Seul le silence

R. J. Ellory

Le Livre de poche

  • par
    8 janvier 2011

    A douze ans, Joseph Vaughan perd son père mais aussi bien plus que ça. Il perd cette année-là l’innocence, confronté à l’assassinat de petites filles de sa région. Des petites filles qu’il connaissait, qui vivaient dans son village de Géorgie, qui fréquentaient comme lui la classe de Miss Webber, des petites filles qui étaient vivantes un jour et sauvagement assassinées le lendemain. Comble de l’horreur, Joseph va lui-même en découvrir une, affreusement mutilée.
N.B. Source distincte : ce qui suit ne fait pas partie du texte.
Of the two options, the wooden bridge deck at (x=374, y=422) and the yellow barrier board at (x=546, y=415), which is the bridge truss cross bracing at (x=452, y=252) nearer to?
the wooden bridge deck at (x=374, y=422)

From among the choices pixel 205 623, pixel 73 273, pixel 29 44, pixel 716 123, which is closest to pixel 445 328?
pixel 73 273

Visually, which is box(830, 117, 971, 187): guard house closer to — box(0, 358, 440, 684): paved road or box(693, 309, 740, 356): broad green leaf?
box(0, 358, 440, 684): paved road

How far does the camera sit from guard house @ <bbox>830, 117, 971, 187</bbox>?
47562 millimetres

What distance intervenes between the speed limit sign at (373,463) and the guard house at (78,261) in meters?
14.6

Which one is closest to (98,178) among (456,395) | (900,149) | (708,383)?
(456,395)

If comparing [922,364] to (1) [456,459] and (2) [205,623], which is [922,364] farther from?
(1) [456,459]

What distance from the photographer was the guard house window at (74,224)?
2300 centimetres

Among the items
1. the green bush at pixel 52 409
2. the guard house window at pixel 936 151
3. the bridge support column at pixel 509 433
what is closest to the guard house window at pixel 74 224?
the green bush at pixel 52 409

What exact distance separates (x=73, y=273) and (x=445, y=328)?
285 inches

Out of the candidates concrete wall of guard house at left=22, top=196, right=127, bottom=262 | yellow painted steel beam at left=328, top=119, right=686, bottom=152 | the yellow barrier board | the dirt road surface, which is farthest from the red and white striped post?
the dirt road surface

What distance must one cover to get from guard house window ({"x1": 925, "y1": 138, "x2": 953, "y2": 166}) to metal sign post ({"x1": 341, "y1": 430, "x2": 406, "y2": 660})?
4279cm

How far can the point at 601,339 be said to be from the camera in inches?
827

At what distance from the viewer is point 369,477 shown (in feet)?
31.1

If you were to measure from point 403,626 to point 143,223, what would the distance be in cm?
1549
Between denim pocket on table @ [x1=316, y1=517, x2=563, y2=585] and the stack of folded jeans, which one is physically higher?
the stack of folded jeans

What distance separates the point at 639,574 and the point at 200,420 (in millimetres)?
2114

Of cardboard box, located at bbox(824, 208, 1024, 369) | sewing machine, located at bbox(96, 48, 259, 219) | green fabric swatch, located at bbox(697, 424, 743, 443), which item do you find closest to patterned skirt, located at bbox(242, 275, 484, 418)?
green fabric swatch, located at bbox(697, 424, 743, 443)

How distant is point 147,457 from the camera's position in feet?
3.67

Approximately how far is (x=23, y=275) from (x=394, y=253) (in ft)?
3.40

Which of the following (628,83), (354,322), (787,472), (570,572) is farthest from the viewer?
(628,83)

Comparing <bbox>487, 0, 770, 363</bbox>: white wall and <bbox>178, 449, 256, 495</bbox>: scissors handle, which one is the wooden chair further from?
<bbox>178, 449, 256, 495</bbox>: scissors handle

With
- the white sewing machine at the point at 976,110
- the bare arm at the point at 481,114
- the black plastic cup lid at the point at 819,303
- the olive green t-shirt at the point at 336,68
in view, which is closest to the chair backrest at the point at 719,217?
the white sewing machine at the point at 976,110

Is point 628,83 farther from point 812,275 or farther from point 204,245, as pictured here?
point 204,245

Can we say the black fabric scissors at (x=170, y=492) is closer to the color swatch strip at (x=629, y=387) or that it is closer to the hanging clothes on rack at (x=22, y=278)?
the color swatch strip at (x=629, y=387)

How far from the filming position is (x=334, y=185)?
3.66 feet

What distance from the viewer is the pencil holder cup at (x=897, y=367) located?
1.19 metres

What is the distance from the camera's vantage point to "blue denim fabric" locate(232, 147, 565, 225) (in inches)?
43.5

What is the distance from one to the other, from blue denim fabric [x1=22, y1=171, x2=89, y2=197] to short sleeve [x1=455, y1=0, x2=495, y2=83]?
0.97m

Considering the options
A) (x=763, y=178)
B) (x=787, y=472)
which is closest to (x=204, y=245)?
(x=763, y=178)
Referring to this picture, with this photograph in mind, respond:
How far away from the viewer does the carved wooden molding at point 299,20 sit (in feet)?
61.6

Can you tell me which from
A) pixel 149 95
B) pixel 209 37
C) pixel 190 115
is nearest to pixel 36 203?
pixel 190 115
Ces crimes vont planer des années durant sur la vie d’Augusta Falls, le village natal de Joseph. Profondément marqué, le jeune Joseph va même imaginer avec ses copains la création des Anges Gardiens, un groupe décidé à protéger les petites filles que le danger guette, sans que personne ne puisse l’identifier. Le climat à Augusta Falls est à la suspicion et chaque nouvel assassinat dans la région réveille les haines sourdes et stigmatise les « coupables » potentiels. Joseph grandit, hanté par les meurtres et par les fantômes de ces petites filles à qui on a violemment arraché la vie, dans un village où il semble se cogner contre les murs. « Tu étais pas comme les autres Joseph Vaughan. Tu l’as jamais été et tu le seras jamais » lui rappelle un copain de classe : Joseph veut, dès le jeune âge, devenir écrivain. Une vocation comme un besoin, pour exorciser, dompter les fantômes et qui le rapproche de son institutrice Alexandra Webber, consciente de son potentiel. Mais Joseph met du temps à quitter sa Géorgie natale, tentant d’y vivre, de s’y fondre, en vain. Arrivé à New-York, à vingt-deux ans, Joseph se jette dans une nouvelle vie, loin des drames qui ont jusqu’ici émaillé la sienne et l’habitent à jamais. Mais suffit-il de changer de ville, de vie pour que le passé disparaisse lorsque les fantômes, on les porte en soi ?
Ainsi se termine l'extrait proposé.